Note that we are not at all restricted to comparing PC1 and PC2. We can look at any of the 11 PCs that we want. Below compares PC1 with PC3.
par(mar = c(5, 5, 1, 1));
plot(x = pca_dat$x[,1], y = pca_dat$x[,3], asp = 1, cex.lab = 1.25,
cex.axis = 1.25, xlab = "PC1", ylab = "PC3");
Note that the points are in the same locations on the x-axis (PC1) as before, but not the y-axis (now PC3). We have just rotated 90 degrees in our 11-dimensional space and are therefore looking at our cloud of data from a different angle.

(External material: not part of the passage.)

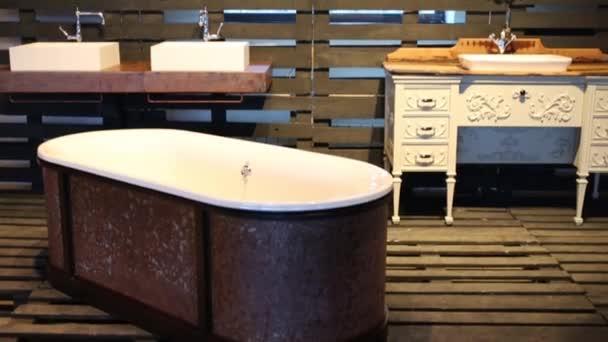 Vintage bellissima vasca da bagno e lavandini nel padiglione di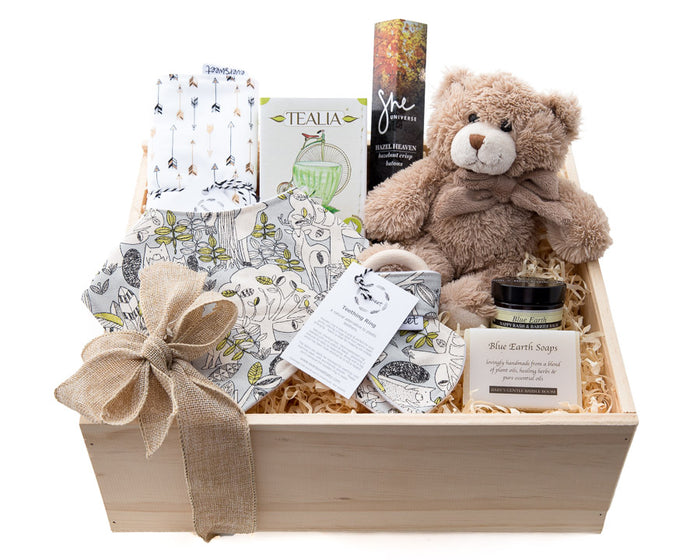 What a lovely way to Welcome this New Baby into your family than with a gift of pampering for the new Mum and Dad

Recall that we had two groups in these data; two species of the genus Heterandrium. Now that we have plotted the position of all wasp measurements, we can also fill in the PCA with colours representing each species. This allows us to visualise how individuals in different groups are separated in our data.
par(mar = c(5, 5, 1, 1));
plot(x = pca_dat$x[,1], y = pca_dat$x[,2], asp = 1, cex.lab = 1.25,
cex.axis = 1.25, xlab = "PC1", ylab = "PC2");
h1_rw <- which(het[,1] == "Het1"); # Recall the original data set
h2_rw <- which(het[,1] == "Het2"); # Recall the original data set
points(x = pca_dat$x[h1_rw,1], y = pca_dat$x[h1_rw,2], pch = 20, col = "red");
points(x = pca_dat$x[h2_rw,1], y = pca_dat$x[h2_rw,2], pch = 20, col = "blue");
legend("topleft", fill = c("red", "blue"), cex = 1.5,
legend = c( expression(paste(italic("Heterandrium "), 1)),
expression(paste(italic("Heterandrium "), 2))));
From the groups overlaid onto the PCA, it is clear that these two species of Heterandrium differ in their morphological measurements. Often groups are not so clearly distinguished (i.e., data are usually more messy), and it is important to again remember that the PCA is not actually testing any statistical hypothesis. It is just plotting the data. If we wanted to test whether or not the difference between species measurements was statistically significant, then we would need to use some sort of appropriate multivariate test, such as a MANOVA (that is, a linear model with multiple continuous dependent variables and a single categorical independent variable), or an appropriate randomisation approach.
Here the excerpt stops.